> **Prompt**
Swap "camera" for "lens" throughout the entries below and reproduce them with nothing else altered.

> **Given entries**
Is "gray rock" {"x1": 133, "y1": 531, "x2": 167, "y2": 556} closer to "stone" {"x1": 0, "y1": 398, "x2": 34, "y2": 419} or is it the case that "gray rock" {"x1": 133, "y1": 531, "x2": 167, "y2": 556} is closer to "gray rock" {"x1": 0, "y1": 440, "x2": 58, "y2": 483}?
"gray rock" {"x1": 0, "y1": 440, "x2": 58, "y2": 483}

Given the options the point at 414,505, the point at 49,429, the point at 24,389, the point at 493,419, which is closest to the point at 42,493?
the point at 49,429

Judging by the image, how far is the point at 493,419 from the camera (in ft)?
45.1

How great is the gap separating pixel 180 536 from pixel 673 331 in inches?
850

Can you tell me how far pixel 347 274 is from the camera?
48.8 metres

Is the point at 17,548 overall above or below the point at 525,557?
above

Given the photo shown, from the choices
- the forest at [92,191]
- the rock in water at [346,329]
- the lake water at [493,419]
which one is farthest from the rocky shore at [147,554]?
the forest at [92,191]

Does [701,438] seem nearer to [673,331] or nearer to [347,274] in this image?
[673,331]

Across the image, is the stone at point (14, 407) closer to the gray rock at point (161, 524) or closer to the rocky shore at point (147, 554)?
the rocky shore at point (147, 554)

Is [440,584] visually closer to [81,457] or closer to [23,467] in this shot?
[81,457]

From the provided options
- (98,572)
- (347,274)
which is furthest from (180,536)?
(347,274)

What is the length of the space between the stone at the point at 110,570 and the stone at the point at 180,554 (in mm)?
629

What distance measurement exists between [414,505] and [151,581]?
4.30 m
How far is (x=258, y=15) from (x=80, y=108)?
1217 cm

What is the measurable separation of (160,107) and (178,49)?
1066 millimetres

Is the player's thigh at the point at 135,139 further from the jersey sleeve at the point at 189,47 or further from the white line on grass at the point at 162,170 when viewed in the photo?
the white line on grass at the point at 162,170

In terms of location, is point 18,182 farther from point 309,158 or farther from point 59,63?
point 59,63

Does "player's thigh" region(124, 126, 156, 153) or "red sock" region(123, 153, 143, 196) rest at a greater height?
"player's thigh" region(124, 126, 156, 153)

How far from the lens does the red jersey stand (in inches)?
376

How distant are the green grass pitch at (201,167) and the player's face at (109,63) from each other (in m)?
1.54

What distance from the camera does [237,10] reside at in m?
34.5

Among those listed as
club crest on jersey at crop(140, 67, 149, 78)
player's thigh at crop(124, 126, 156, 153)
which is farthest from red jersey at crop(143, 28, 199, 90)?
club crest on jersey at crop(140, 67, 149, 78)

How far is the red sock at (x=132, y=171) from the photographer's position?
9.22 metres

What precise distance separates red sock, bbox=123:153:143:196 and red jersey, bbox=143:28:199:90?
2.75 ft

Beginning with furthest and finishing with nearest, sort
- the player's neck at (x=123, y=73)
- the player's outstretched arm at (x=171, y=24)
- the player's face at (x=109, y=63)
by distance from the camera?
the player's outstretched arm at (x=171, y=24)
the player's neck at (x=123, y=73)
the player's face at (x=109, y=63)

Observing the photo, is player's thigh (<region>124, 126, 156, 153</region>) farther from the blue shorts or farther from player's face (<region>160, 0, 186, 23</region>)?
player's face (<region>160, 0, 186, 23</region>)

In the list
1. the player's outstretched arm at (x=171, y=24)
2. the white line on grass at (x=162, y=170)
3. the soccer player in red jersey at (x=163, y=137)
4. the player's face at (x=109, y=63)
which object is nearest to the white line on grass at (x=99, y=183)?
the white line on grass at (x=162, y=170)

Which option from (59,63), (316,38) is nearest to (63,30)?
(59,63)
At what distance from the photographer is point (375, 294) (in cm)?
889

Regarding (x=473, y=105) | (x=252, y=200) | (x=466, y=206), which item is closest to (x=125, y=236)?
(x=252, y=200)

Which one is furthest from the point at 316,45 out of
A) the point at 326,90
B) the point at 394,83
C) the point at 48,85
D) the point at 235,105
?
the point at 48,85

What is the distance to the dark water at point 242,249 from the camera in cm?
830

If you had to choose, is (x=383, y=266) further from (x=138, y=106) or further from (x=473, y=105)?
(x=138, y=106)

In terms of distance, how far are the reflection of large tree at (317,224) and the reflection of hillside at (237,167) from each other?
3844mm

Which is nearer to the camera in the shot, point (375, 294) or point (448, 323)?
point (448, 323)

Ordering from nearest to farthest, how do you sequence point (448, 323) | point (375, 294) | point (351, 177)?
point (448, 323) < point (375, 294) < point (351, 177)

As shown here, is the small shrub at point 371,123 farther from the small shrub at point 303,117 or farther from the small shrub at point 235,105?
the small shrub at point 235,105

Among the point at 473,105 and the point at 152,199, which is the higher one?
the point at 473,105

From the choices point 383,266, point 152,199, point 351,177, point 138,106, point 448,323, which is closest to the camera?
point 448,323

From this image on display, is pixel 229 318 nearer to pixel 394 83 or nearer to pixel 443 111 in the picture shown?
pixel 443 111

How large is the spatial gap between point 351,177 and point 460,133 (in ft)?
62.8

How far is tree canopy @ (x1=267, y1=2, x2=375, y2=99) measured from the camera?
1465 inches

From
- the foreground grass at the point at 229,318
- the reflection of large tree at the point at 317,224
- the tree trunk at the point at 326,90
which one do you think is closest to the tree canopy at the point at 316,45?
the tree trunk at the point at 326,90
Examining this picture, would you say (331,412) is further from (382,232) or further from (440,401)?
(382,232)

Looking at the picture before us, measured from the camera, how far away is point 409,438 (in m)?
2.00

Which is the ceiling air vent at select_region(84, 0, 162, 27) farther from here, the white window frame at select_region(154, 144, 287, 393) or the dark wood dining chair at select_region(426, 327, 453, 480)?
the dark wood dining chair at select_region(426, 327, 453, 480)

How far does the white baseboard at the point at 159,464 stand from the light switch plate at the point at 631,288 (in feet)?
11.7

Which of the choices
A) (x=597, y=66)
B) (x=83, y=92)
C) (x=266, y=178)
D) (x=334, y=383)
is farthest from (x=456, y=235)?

> **Answer for this exercise**
Is "gray rock" {"x1": 133, "y1": 531, "x2": 167, "y2": 556} closer to "stone" {"x1": 0, "y1": 398, "x2": 34, "y2": 419} or is it the case that "gray rock" {"x1": 133, "y1": 531, "x2": 167, "y2": 556} is closer to "gray rock" {"x1": 0, "y1": 440, "x2": 58, "y2": 483}?
"gray rock" {"x1": 0, "y1": 440, "x2": 58, "y2": 483}

Given the options the point at 414,505, the point at 49,429, the point at 24,389, the point at 493,419, which is closest to the point at 42,493?
the point at 49,429

Judging by the image, how far is the point at 493,419 from the lens (in ft)?
45.1

How great is the gap separating pixel 180 536 from pixel 673 331 in inches?
850

Can you tell me how far pixel 347 274 is from the lens?
48.8 metres

Is the point at 17,548 overall above or below the point at 525,557?
above

Given the photo shown, from the choices
- the forest at [92,191]
- the rock in water at [346,329]
- the lake water at [493,419]
which one is farthest from the rocky shore at [147,554]?
the forest at [92,191]

Does [701,438] seem nearer to [673,331] or nearer to [347,274] in this image?
[673,331]

Across the image, is the stone at point (14, 407) closer to the gray rock at point (161, 524) or closer to the rocky shore at point (147, 554)?
the rocky shore at point (147, 554)

Is [440,584] visually closer to [81,457] or closer to [23,467] in this shot?
[81,457]

From the provided options
- (98,572)
- (347,274)
which is furthest from (180,536)?
(347,274)

What is the length of the space between the stone at the point at 110,570 and the stone at the point at 180,554 (in mm)?
629

What distance measurement exists between [414,505] and [151,581]?
4.30 m
How far is (x=258, y=15) from (x=80, y=108)?
1217 cm

What is the measurable separation of (160,107) and (178,49)?
1066 millimetres

Is the player's thigh at the point at 135,139 further from the jersey sleeve at the point at 189,47 or further from the white line on grass at the point at 162,170 when viewed in the photo?
the white line on grass at the point at 162,170

In terms of location, is point 18,182 farther from point 309,158 or farther from point 59,63?
point 59,63

Does "player's thigh" region(124, 126, 156, 153) or "red sock" region(123, 153, 143, 196) rest at a greater height?
"player's thigh" region(124, 126, 156, 153)

How far from the lens does the red jersey stand (in inches)?
376

How distant are the green grass pitch at (201,167) and the player's face at (109,63) from each other (in m)?
1.54

What distance from the lens does [237,10] reside at in m?
34.5

Among those listed as
club crest on jersey at crop(140, 67, 149, 78)
player's thigh at crop(124, 126, 156, 153)
which is farthest from red jersey at crop(143, 28, 199, 90)?
club crest on jersey at crop(140, 67, 149, 78)

How far is the red sock at (x=132, y=171) from the photographer's position?
9.22 metres

What precise distance separates red sock, bbox=123:153:143:196 and red jersey, bbox=143:28:199:90?
2.75 ft

Beginning with furthest and finishing with nearest, sort
- the player's neck at (x=123, y=73)
- the player's outstretched arm at (x=171, y=24)
- the player's face at (x=109, y=63)
by distance from the lens?
the player's outstretched arm at (x=171, y=24)
the player's neck at (x=123, y=73)
the player's face at (x=109, y=63)

Observing the photo, is player's thigh (<region>124, 126, 156, 153</region>) farther from the blue shorts or farther from player's face (<region>160, 0, 186, 23</region>)?
player's face (<region>160, 0, 186, 23</region>)

In the list
1. the player's outstretched arm at (x=171, y=24)
2. the white line on grass at (x=162, y=170)
3. the soccer player in red jersey at (x=163, y=137)
4. the player's face at (x=109, y=63)
which object is nearest to the white line on grass at (x=99, y=183)?
the white line on grass at (x=162, y=170)

Which option from (59,63), (316,38) is nearest to (63,30)?
(59,63)
At what distance from the photographer is point (375, 294) (in cm)?
889

Regarding (x=473, y=105) | (x=252, y=200) | (x=466, y=206), which item is closest to (x=125, y=236)?
(x=252, y=200)

Which one is furthest from the point at 316,45 out of
A) the point at 326,90
B) the point at 394,83
C) the point at 48,85
D) the point at 235,105
?
the point at 48,85

What is the distance to the dark water at point 242,249 from the lens in cm?
830

If you had to choose, is (x=383, y=266) further from (x=138, y=106) or further from (x=473, y=105)?
(x=138, y=106)

In terms of distance, how far are the reflection of large tree at (317,224) and the reflection of hillside at (237,167) from each other?
3844mm

Which is nearer to the lens in the shot, point (375, 294) or point (448, 323)?
point (448, 323)

Ordering from nearest to farthest, how do you sequence point (448, 323) | point (375, 294) | point (351, 177)?
point (448, 323) < point (375, 294) < point (351, 177)

As shown here, is the small shrub at point 371,123 farther from the small shrub at point 303,117 or farther from the small shrub at point 235,105?
the small shrub at point 235,105

Among the point at 473,105 and the point at 152,199, which is the higher one?
the point at 473,105

From the choices point 383,266, point 152,199, point 351,177, point 138,106, point 448,323, which is closest to the lens?
point 448,323

From this image on display, is pixel 229 318 nearer to pixel 394 83 or nearer to pixel 443 111 in the picture shown?
pixel 443 111

How large is the spatial gap between point 351,177 and point 460,133 (in ft)?
62.8

How far is tree canopy @ (x1=267, y1=2, x2=375, y2=99) measured from the lens?
1465 inches

From
- the foreground grass at the point at 229,318
- the reflection of large tree at the point at 317,224
- the tree trunk at the point at 326,90
which one do you think is closest to the tree canopy at the point at 316,45?
the tree trunk at the point at 326,90
Examining this picture, would you say (331,412) is further from (382,232) or further from (440,401)?
(382,232)

Looking at the picture before us, measured from the lens, how far away is point 409,438 (in m)?
2.00

Which is the ceiling air vent at select_region(84, 0, 162, 27) farther from here, the white window frame at select_region(154, 144, 287, 393) or the dark wood dining chair at select_region(426, 327, 453, 480)?
the dark wood dining chair at select_region(426, 327, 453, 480)

How far does the white baseboard at the point at 159,464 stand from the light switch plate at the point at 631,288 (in feet)?
11.7

Which of the choices
A) (x=597, y=66)
B) (x=83, y=92)
C) (x=266, y=178)
D) (x=334, y=383)
is farthest from (x=456, y=235)?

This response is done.